──────── Document text
Re: Index compression vs. table compression

From: Mark Bole <makbo_at_pacbell.net>
Date: Wed, 29 Dec 2004 01:46:25 GMT
Message-ID: <R%nAd.4309$yV1.4010@newssvr14.news.prodigy.com>

Howard J. Rogers wrote:

> Rick Denoire wrote:
>

>> Hello
>>
>> I run Oracle 9.2.0.5 on a RedHat AS 2.1 box with 8 Xeon CPUs.
>> There is a clear mismatch between the overwhelming computer power and
>> the poor disks attached. I am contemplating to setup a tablespace with
>> compression and a blocksize of 16K (queries are of Data Warehouse
>> type), and the corresponding 16k db cache (there is enough RAM), in
>> order to take better advantage of this situation (the standard
>> blocksize is 8K).

>
>
> Unless you twiddled things when you were creating your file systems,
> then that's wrong: it should be 4K (assuming you're using bog-standard
> ext2, for example). You'll have I/O problems as a result of having an
> Oracle block size that's bigger than your file system buffer size.
> Adopting 16K blocks is going to make matters worse. And bear in mind
> that there is no recycle or keep caches for your 16K buffer cache...
> meaning physical I/O is likely to be higher than it would have been if
> you'd just left things alone.
>
> Remember always that Oracle invented multiple block size support in 9i
> for one reason, and one reason only: to make transportable tablespaces
> work properly between databases with different db_block_sizes. Certain
> well-known authors claiming 'bung everything into 32K blocks' has just
> muddied the waters... but don't be taken in.
>
> (Incidentally, there are articles concerning block sizes at
> www.dizwell.com).
>

>> That is quite simple to do. A simple "alter table xxx move compress
>> tablespace DWH_16C" should do it.

>
>
> But not necessarily particularly well. Table compression works because
> rows with duplicate data co-reside in the same block. Therefore, if you
> have a random ordering of data in the table, simply switching on
> compression in the way you describe is unlikely to achieve anything very
> much. If you're going to do this, take the opportunity to physically
> order your table rows such that low-cardinality (and hence
> high-duplicating) columns are sorted together. And try not to use ASSM
> when you do this, otherwise it won't work (because ASSM scatters the
> rows regardless of your ordering request)!
────────────────
*Short problem 1*:
In the forum thread on Oracle index and table compression, what does the reply give as the reason table compression works?
*Short problem 2*:
Carry on the forum thread about Oracle index and table compression, starting after its last sentence.
The lines that follow the Oracle compression thread have nothing to do with what is asked here.
──────── Excerpted records
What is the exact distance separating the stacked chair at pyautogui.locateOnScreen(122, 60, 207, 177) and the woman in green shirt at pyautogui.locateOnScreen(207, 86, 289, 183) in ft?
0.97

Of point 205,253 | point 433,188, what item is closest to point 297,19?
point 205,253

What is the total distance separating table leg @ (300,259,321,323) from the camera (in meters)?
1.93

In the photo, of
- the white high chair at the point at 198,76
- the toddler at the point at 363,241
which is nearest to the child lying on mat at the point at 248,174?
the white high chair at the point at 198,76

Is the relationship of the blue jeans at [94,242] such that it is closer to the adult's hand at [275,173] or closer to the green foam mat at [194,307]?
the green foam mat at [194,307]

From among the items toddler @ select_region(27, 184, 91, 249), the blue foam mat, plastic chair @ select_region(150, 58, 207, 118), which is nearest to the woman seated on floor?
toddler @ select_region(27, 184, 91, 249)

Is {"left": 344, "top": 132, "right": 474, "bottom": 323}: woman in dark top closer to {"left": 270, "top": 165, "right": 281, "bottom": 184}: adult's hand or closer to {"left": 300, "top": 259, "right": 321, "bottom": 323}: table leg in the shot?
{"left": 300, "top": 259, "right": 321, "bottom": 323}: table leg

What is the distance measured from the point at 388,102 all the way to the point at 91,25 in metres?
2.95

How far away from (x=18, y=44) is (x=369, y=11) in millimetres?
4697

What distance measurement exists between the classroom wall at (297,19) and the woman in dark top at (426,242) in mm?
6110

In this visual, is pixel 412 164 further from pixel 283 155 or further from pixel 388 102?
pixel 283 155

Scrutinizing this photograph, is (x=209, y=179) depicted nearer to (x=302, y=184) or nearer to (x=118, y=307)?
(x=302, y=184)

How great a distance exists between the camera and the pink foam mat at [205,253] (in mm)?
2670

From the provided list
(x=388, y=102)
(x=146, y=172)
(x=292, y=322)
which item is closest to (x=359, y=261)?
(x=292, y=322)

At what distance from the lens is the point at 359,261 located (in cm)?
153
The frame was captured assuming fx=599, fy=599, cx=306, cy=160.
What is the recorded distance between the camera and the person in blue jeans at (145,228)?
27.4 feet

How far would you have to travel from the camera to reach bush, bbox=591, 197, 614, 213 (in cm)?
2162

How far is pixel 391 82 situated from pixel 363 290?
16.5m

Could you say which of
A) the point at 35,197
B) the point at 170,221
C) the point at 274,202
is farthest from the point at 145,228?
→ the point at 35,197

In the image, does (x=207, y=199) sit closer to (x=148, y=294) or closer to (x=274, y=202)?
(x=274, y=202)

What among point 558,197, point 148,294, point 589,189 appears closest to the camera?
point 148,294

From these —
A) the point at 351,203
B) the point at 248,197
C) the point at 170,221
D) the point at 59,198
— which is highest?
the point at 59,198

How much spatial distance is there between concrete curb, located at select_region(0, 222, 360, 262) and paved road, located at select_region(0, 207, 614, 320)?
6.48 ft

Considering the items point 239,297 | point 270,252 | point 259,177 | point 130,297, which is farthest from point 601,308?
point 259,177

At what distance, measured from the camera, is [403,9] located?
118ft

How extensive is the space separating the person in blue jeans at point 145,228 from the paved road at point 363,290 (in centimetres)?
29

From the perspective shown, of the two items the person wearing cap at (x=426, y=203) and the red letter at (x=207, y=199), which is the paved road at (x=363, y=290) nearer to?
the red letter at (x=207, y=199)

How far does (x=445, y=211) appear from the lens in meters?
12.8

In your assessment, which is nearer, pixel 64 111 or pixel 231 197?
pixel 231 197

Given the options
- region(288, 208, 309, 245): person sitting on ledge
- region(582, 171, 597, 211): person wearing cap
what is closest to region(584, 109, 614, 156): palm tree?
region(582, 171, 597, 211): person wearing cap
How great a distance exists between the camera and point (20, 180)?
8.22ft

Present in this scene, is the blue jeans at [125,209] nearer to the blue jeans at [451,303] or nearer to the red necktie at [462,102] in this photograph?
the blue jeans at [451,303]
────────────────
*Answer 1*:
Table compression works because rows with duplicate data co-reside in the same block.

*Answer 2*:
>
> In other words, a better approach is:
>
> create table X as select * from Y
> truncate table X;
> alter table X move compress;
> insert into X select * from Y order by col4,col2,col7;
>
> Just as a quick example, and to show you the importance of correct row
> ordering to achieve decent compression:
>
> SQL> create table T1 as select * from dba_objects;
> Table created.
>
> SQL> analyze table T1 compute statistics;
> Table analyzed.
>
> SQL> select blocks from dba_tables where table_name='T1';
>
> BLOCKS
> ----------
> 403
>
> [The uncompressed 'control' for this experiment is therefore 400-odd
> blocks in size]
>
> SQL> create table T2 compress as select * from dba_objects;
> Table created.
>
> SQL> analyze table T2 compute statistics;
> Table analyzed.
>
> SQL> select blocks from dba_tables where table_name='T2';
>
> BLOCKS
> ----------
> 209
>
> [Simply switching on compression approximately halves that. Pretty good
> going for a 'brainless' application of compression]
>
> SQL> create table T3 compress as select * from dba_objects order by owner;
> Table created.
>
> SQL> analyze table T3 compute statistics;
> Table analyzed.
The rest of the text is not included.